*INPUT*:
%%
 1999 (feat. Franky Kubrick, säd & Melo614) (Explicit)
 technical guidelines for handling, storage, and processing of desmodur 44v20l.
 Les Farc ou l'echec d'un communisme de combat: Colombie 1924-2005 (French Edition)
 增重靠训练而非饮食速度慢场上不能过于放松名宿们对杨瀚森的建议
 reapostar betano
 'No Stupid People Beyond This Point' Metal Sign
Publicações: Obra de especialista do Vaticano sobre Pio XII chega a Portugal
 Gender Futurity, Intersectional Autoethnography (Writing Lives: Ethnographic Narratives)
%%
%%
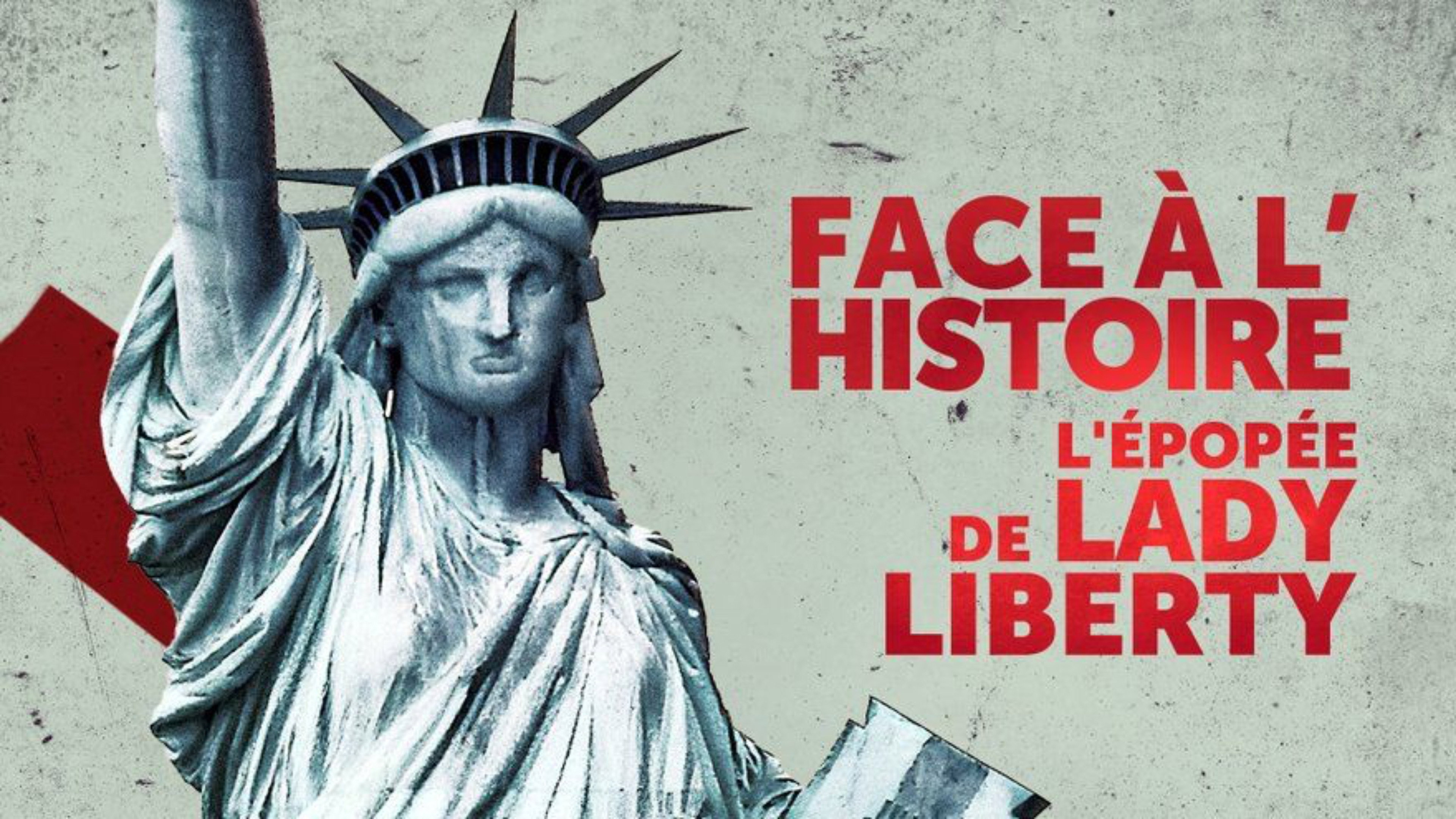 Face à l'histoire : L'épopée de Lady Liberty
%%
*WHAT NEEDS TO BE DONE*:
Reproduce every record from the one containing "1999 (feat. Franky" down to the one containing "Publicações: Obra de", changing "Metal Sign" to "Tin Sign" and leaving everything else as it stands.

*RESULT OF THIS TASK*:
 1999 (feat. Franky Kubrick, säd & Melo614) (Explicit)
 technical guidelines for handling, storage, and processing of desmodur 44v20l.
 Les Farc ou l'echec d'un communisme de combat: Colombie 1924-2005 (French Edition)
 增重靠训练而非饮食速度慢场上不能过于放松名宿们对杨瀚森的建议
 reapostar betano
 'No Stupid People Beyond This Point' Tin Sign
Publicações: Obra de especialista do Vaticano sobre Pio XII chega a Portugal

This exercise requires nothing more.